Texto de Frederico Lourenço, publicado a 15 de abril de 2022 no seu Facebook
Sexta-feira Santa 2022
Já passei fases mais crentes e fases menos crentes: mas, mesmo no período da minha vida em que em afastei mais do cristianismo, a Sexta-feira Santa nunca foi um dia como outro qualquer. É um dia sagrado para mim: um dia diferente de todos os dias do ano. Os meus pensamentos, claro está, estão colados ao homem que pregaram na cruz há quase 2000 anos; homem que, independentemente de tudo e de todos e para lá de religiões e de igrejas, rege e orienta a minha vida interior.
Hoje penso nas razões que o levaram àquele lugar de execução. Penso no bem que ele fez na curta vida que teve. Penso no bem que continua a fazer a todos nós que nos interessamos por saber quem ele foi. E penso, como sempre, que o mundo seria tão diferente se todos puséssemos, de facto, em prática a sua mensagem de amor e de paz.
Mas o amor não é fácil; e a paz, muito menos. Tanto o amor como a paz exigem confrontos intransigentes connosco mesmos; exigem confrontos incómodos com os outros.
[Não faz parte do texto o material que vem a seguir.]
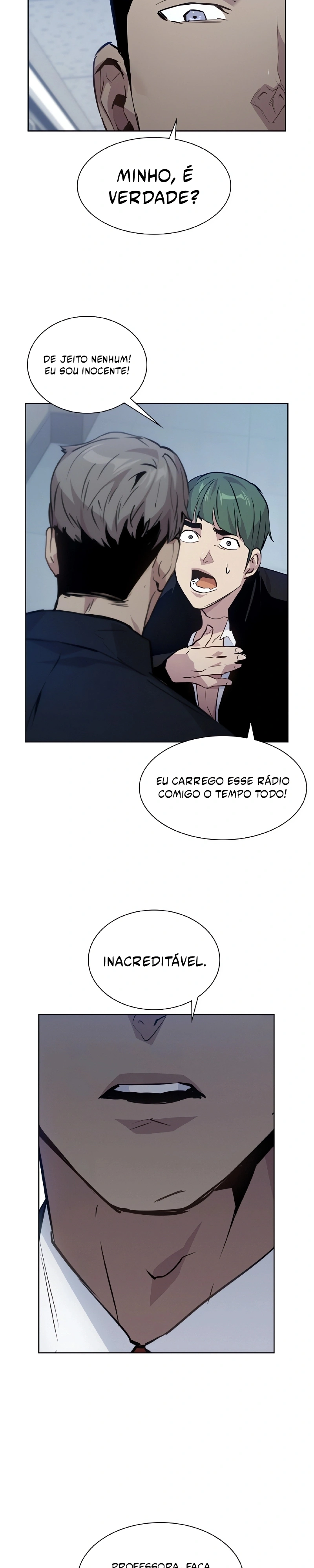 Read The World Is Money and Power PT Manga Online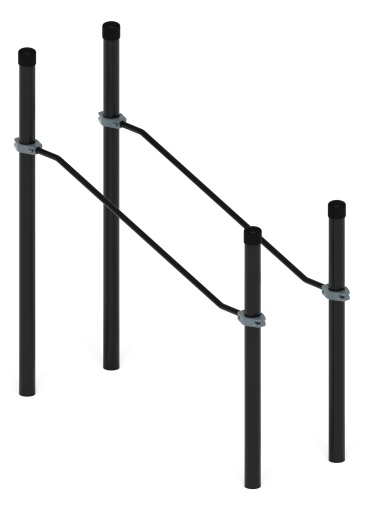 Воркаут ЛОВ 89 серый ВТ 101.03-03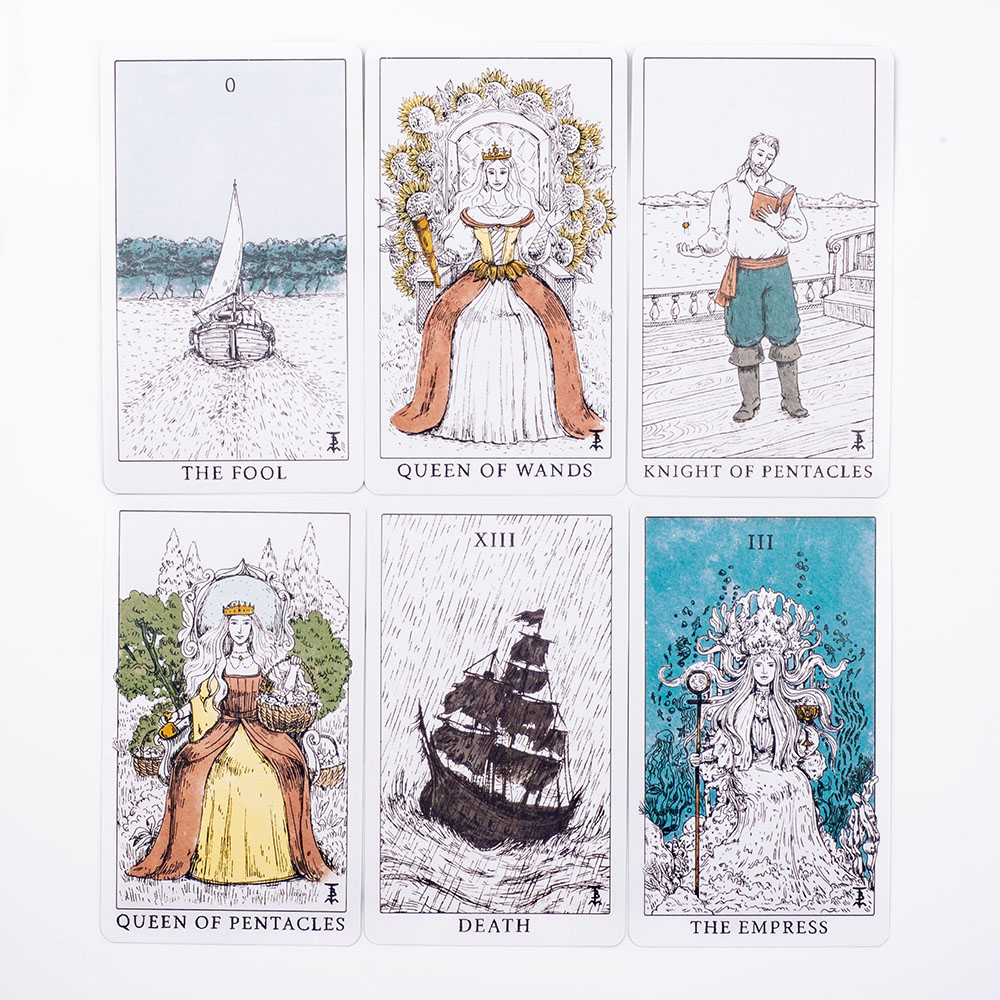 Baraja de Tarot Tempest con te - Board Game Design reseña y precio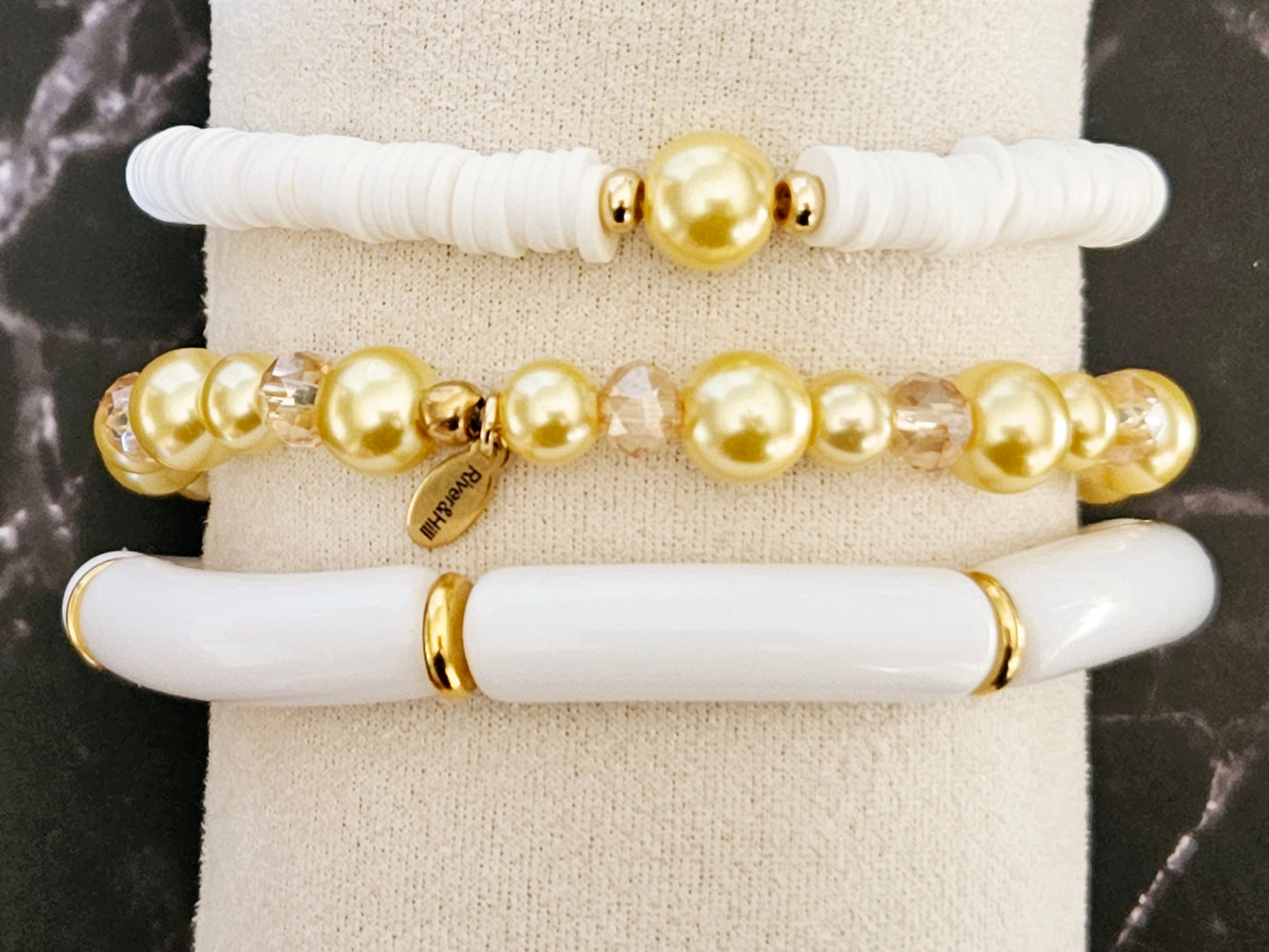 Stacking Bracelets Starry Day Stack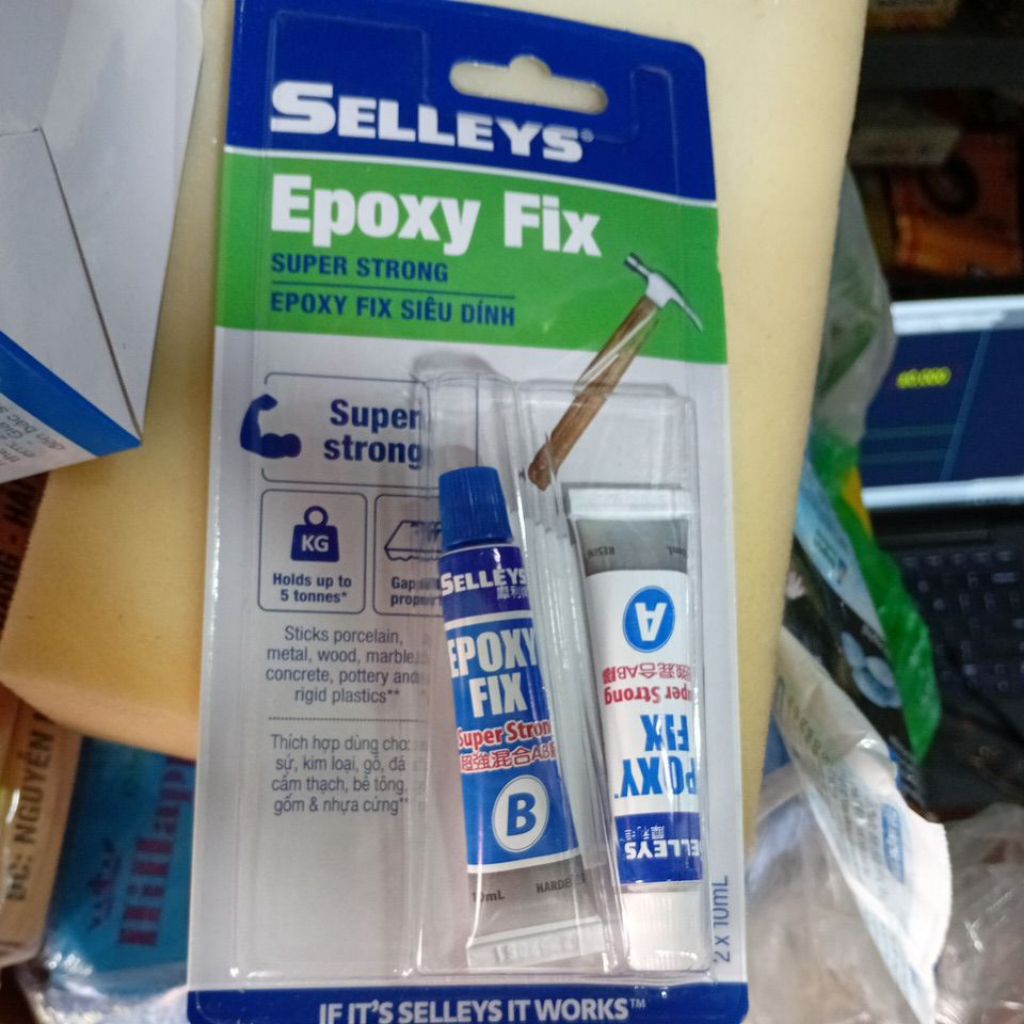 keo eboxy dán gỗ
Não é por acaso que o homem que trouxe a lei do amor também disse que viera para trazer a espada: a espada que corta a direito em tudo o que é hipocrisia e mentira. É cortante exigirmos a verdade a nós mesmos; já para não falar de a exigirmos aos outros.
Jesus foi crucificado na década de 30 do século I. No início da década de 30 do século I a.C., um poeta que escreveu sobre uma nova era de paz que estaria para vir (e sobre um jovem que morreu e subiu ao céu) interrogou-se sobre o amor. No latim de Vergílio, a frase diz-nos «quis enim modus adsit amori?» (Bucólica 2.68), o que pode significar «que medida haveria para o amor?» ou «que limite haveria para o amor?»
Pergunta a que o homem pregado na cruz teria dado resposta segura: não existe medida nem limite para o amor.
No entanto, essa é a resposta de alguém que é tido como Deus encarnado. A pergunta, vista da perspectiva humana, é mais difícil: para nós, humanos, a palavra latina «modus» aponta para a dificuldade humana em amar. «Que jeito haveria para o amor?» Ou então: «Será que o amor tem jeito?»
Como amar o próximo como a mim mesmo? Como praticar o amor para com pessoas que me desagradam, que me suscitam censura, tédio e repúdio? E, mais difícil ainda: como praticar, em toda a verdade, o amor para com as pessoas que eu amo de verdade?
O homem que foi pregado na cruz, numa sexta-feira que nunca iremos esquecer, disse: «Nisto se reconhecerão todos que sois meus discípulos, se amor tiverdes entre vós» (João 13:35).
Amor que é a sua própria finalidade, como se vê na mais extraordinária duplicação de uma frase final em toda a literatura grega: «dou-vos um novo mandamento, PARA QUE vos ameis uns aos outros, tal como eu vos amei, PARA QUE também vós vos ameis uns aos outros» (João 13:34).
Amar com a finalidade única de amar. Só e mais nada.